Problem - Starting at the top of the entries below, write out each line up to and including the one containing "Young Mother Holds". Leave the pictures out.

Supplied information -
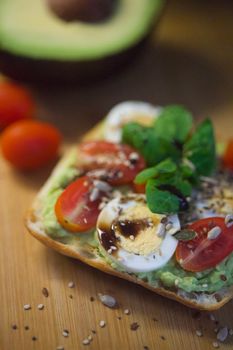 Fresh avocado toast topped with boiled eggs and cherry tomatoes for a healthy breakfast.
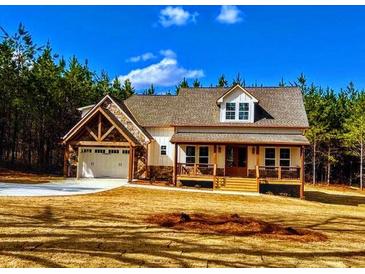 Inviting exterior view of the home, featuring a cozy front porch and attached garage at 136 Rainey Rd, Temple, GA 30179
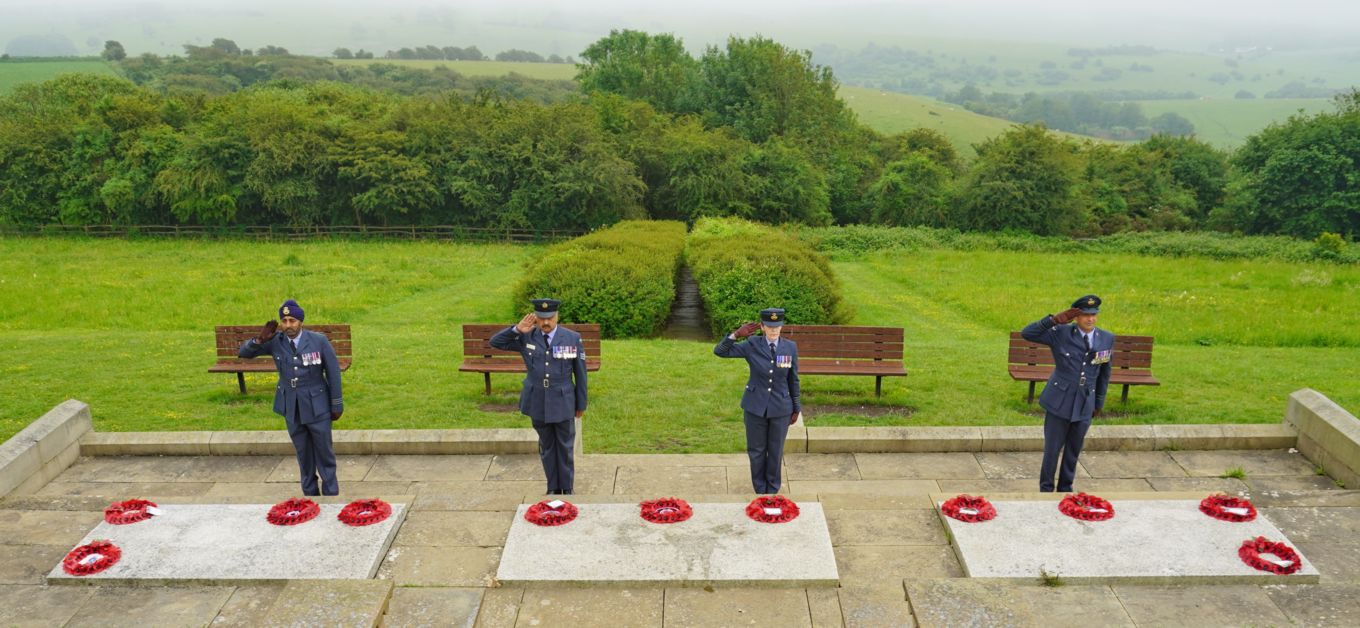 Personnel salute beside the wreaths.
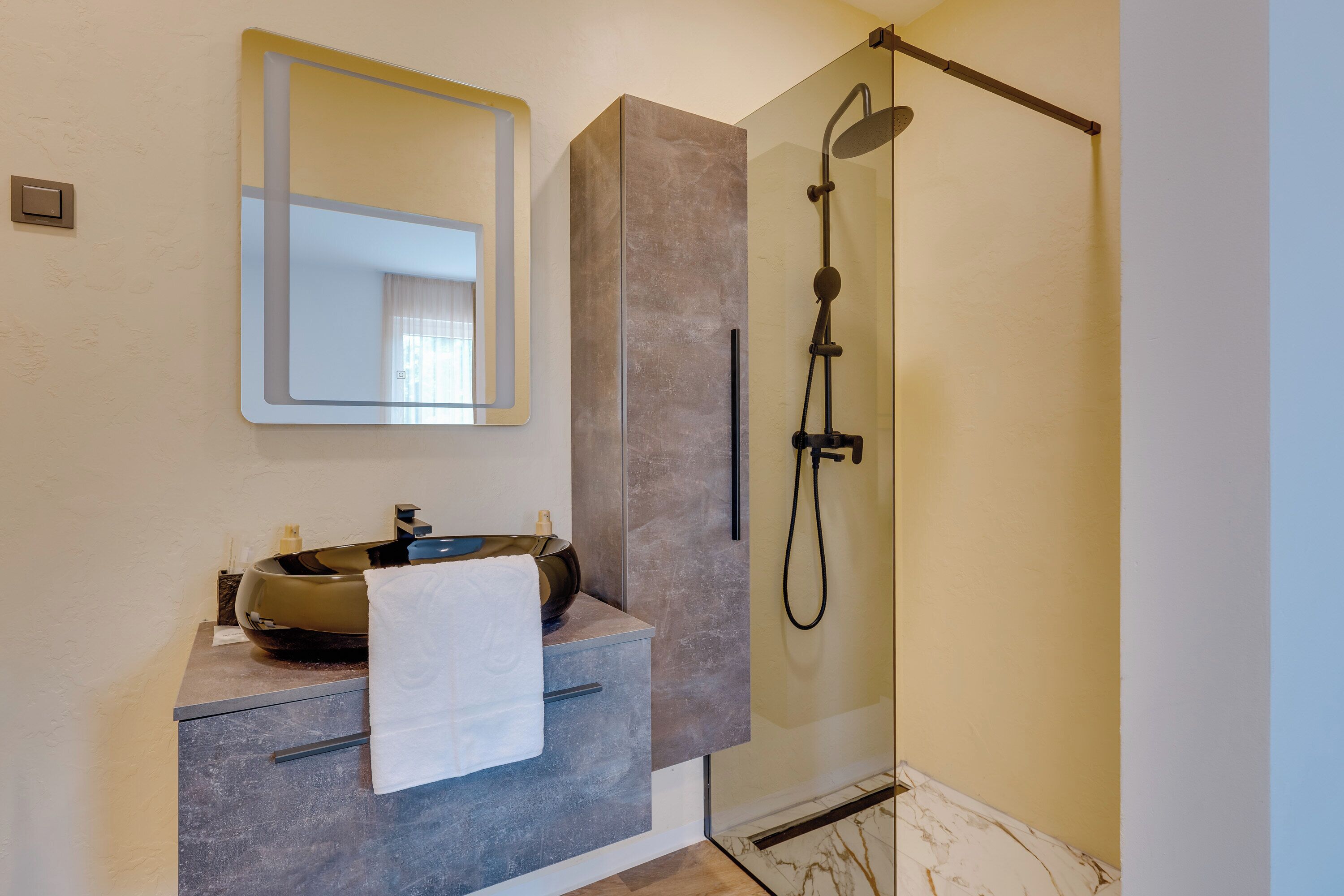Une salle de bain au design moderne, dotée d’un grand miroir, d’un lavabo rond et d’une douche à parois de verre.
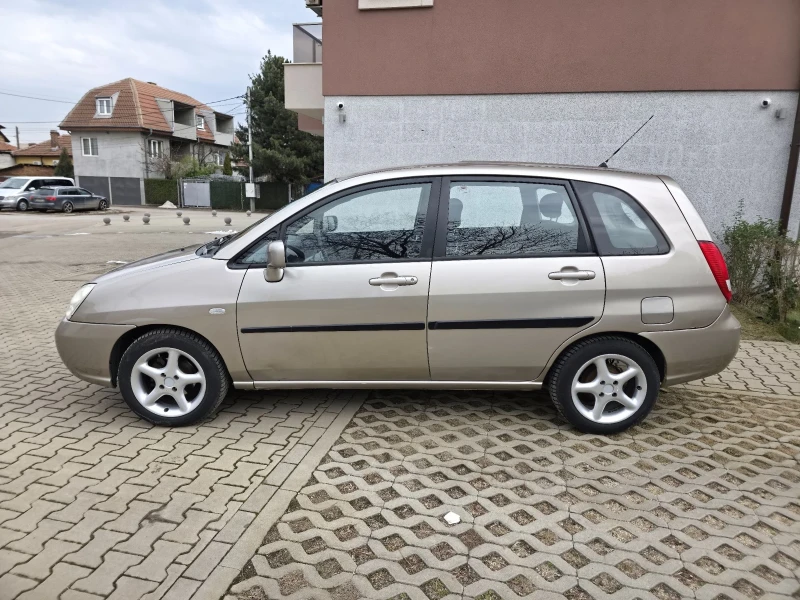 Suzuki Liana 4х4, снимка 8 - Автомобили и джипове - 49304576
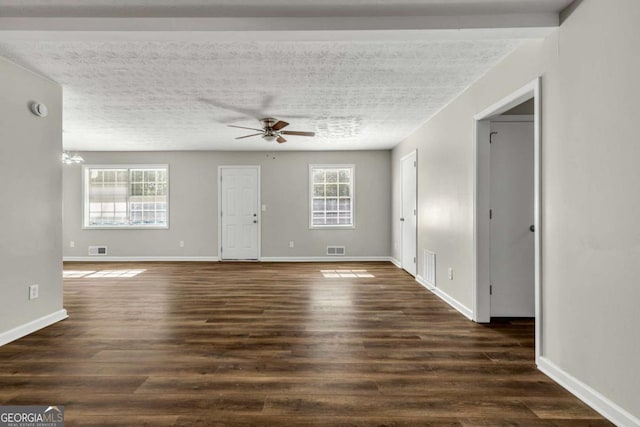 unfurnished room with ceiling fan, a textured ceiling, and dark hardwood / wood-style flooring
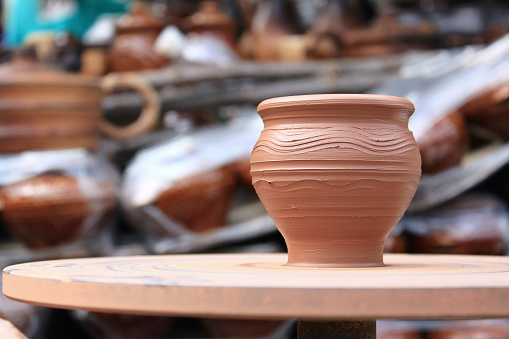 Clay pot close-up during its manufacture on potter's wheel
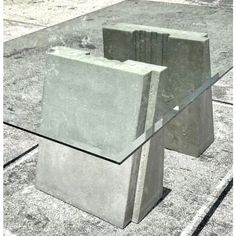 two concrete blocks sitting on top of each other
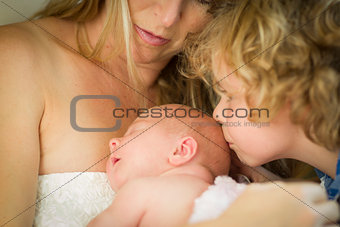 Young Mother Holds Newborn Baby Girl as Brother Kisses Her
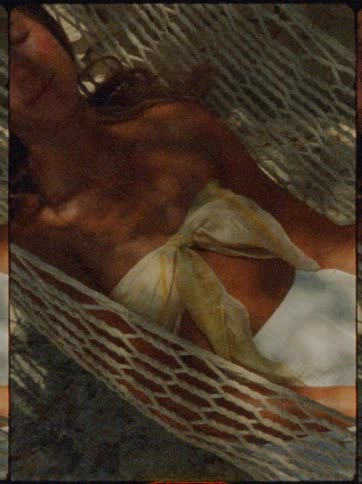 Woman relaxes in a sunlit hammock eyes closed and dappled in soft shadows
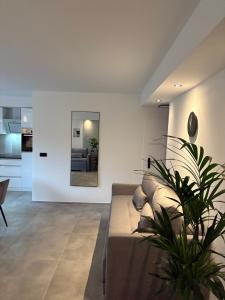 a living room with a couch and a mirror at Ferienwohnung Relax - mit Whirlpool & Sauna in Medebach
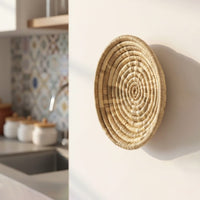 Handcrafted round wall decor in natural woven finish mounted on kitchen wall adding earthy texture and artisanal charm to home interior.
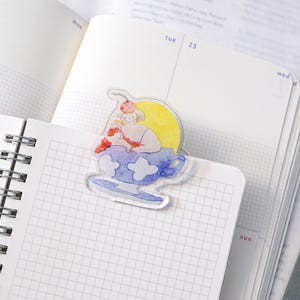 May include: A whimsical bookmark with a watercolour illustration of a person in a teacup against a yellow sun. The bookmark is in an open notebook with a grid pattern.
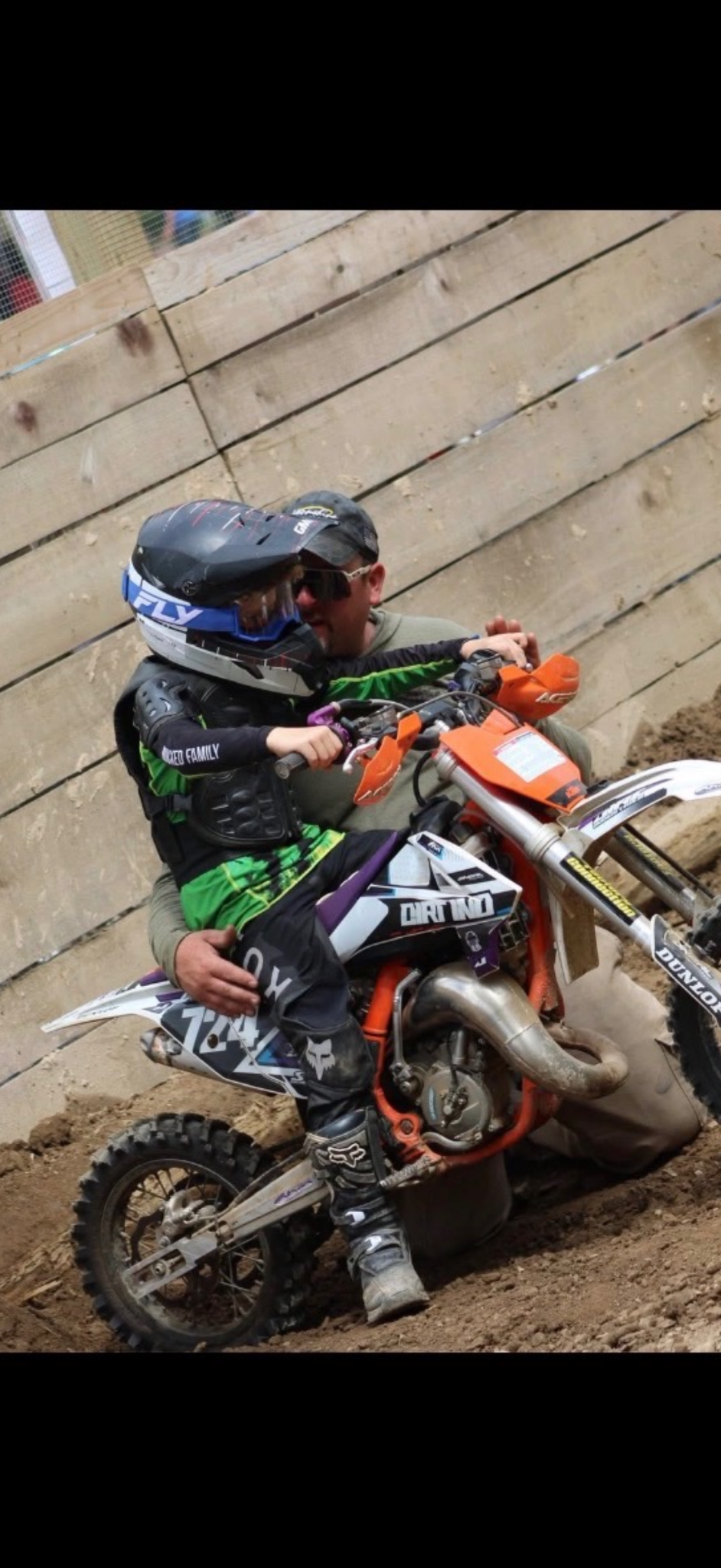 Youth dirt bike rider with an adult after a run at Moonshine Hillclimb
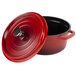 A red GET Heiss cast aluminum Dutch oven with a black lid and handle.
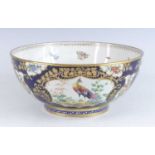 A Worcester style bowl, 19th century, decorated with cartouches of birds and flowers upon a blue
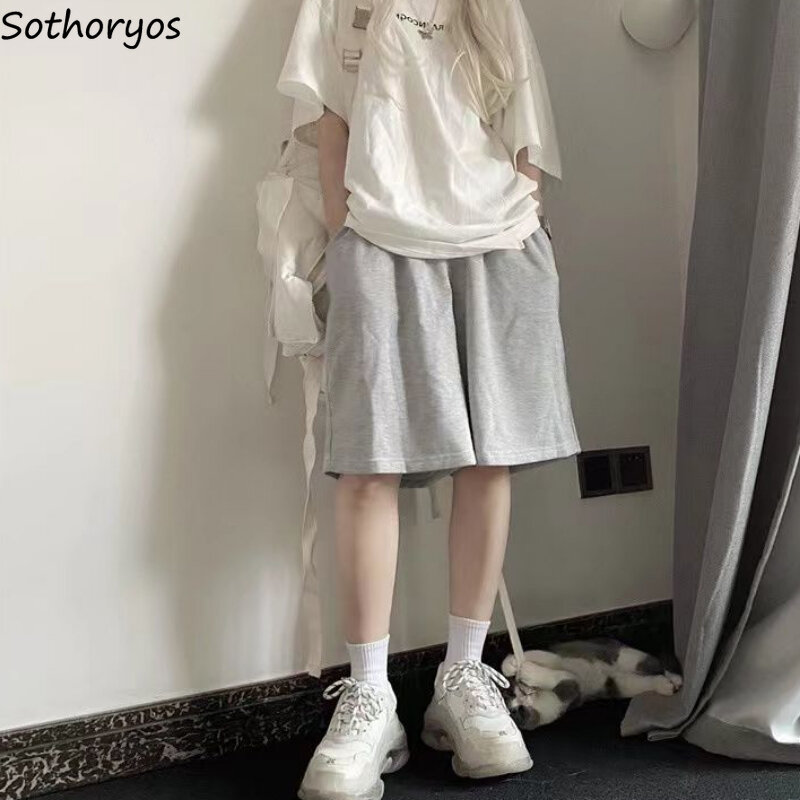 Celana pendek longgar untuk wanita uniseks keren Streetwear Mode Korea Solid wanita santai Sporty kaki lebar Harajuku Ins musim panas umum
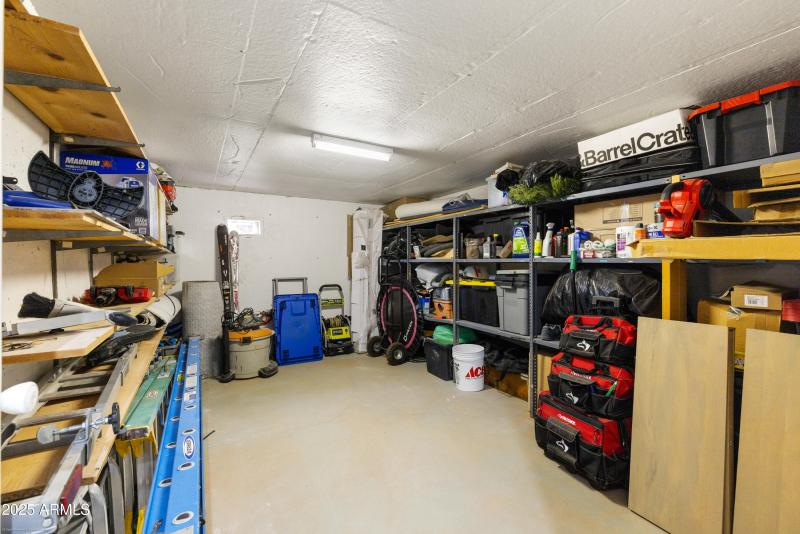storage area accessed by garage stairs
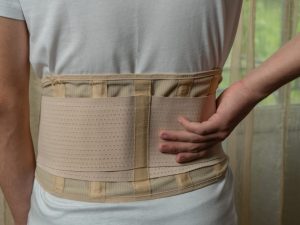 A person wearing a back brace for lifting weights, designed for support with conditions like osteoporosis and scoliosis, promoting better posture and back health.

Finished task -
 Fresh avocado toast topped with boiled eggs and cherry tomatoes for a healthy breakfast.
 Inviting exterior view of the home, featuring a cozy front porch and attached garage at 136 Rainey Rd, Temple, GA 30179
 Personnel salute beside the wreaths.
Une salle de bain au design moderne, dotée d’un grand miroir, d’un lavabo rond et d’une douche à parois de verre.
 Suzuki Liana 4х4, снимка 8 - Автомобили и джипове - 49304576
 unfurnished room with ceiling fan, a textured ceiling, and dark hardwood / wood-style flooring
 Clay pot close-up during its manufacture on potter's wheel
 two concrete blocks sitting on top of each other
 Young Mother Holds Newborn Baby Girl as Brother Kisses Her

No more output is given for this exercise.